Dataset excerpt —
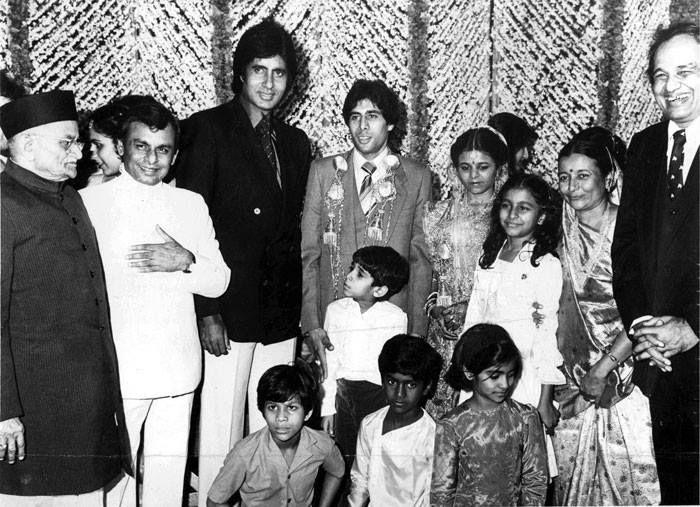 Virjibhai Kalyanji And Anand Jis Father Music Director Anandji Amitabh Bachchan Mrs At The Wedding Of Prakash Rita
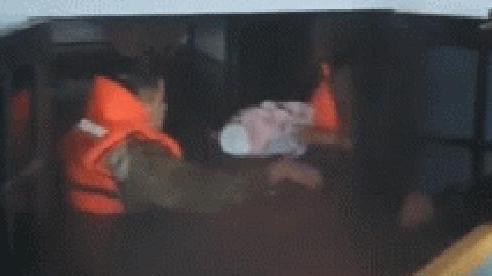 Khoảnh khắc bé sơ sinh được giải cứu khỏi ngôi nhà ngập giữa biển nước lũ: Tiếng khóc khiến tất cả xót xa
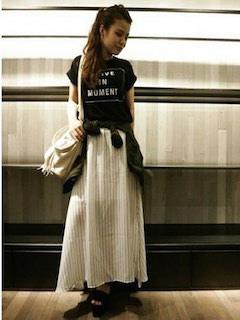 3黒Tシャツ×ストライプマキシスカート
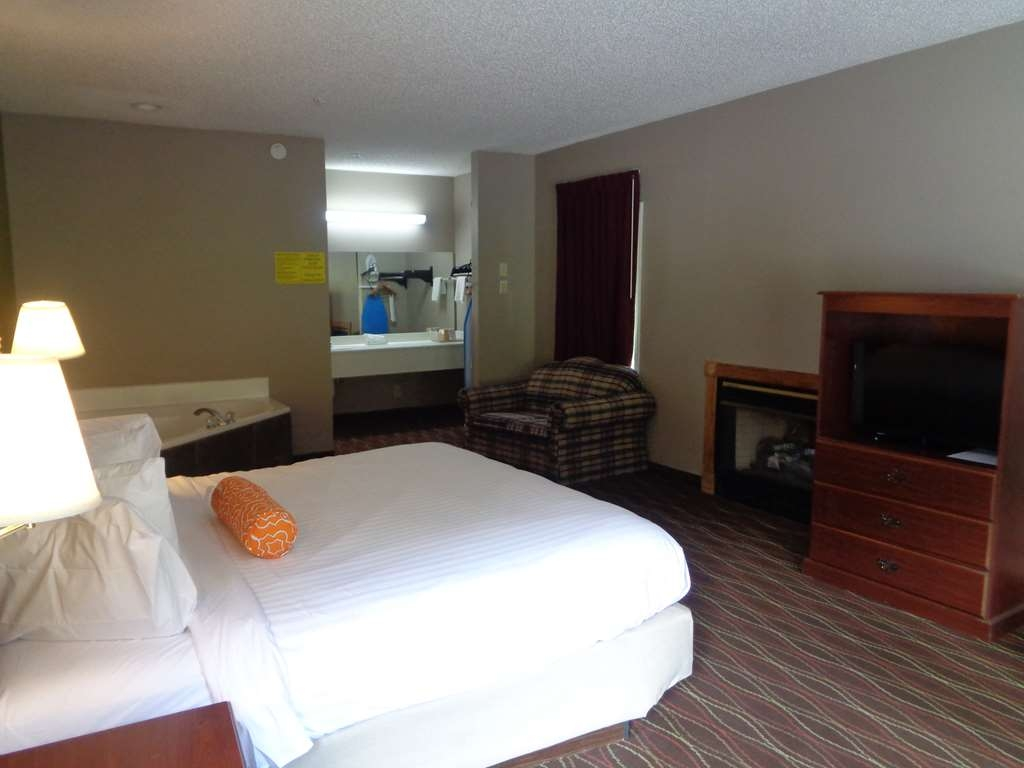 SureStay Hotel by Best Western Helen Downtown - King Whirlpool with Fireplace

What you have to do — Leaving out the pictures, output the listing above exactly as given.

Problem solution —
 Virjibhai Kalyanji And Anand Jis Father Music Director Anandji Amitabh Bachchan Mrs At The Wedding Of Prakash Rita
 Khoảnh khắc bé sơ sinh được giải cứu khỏi ngôi nhà ngập giữa biển nước lũ: Tiếng khóc khiến tất cả xót xa
 3黒Tシャツ×ストライプマキシスカート
 SureStay Hotel by Best Western Helen Downtown - King Whirlpool with Fireplace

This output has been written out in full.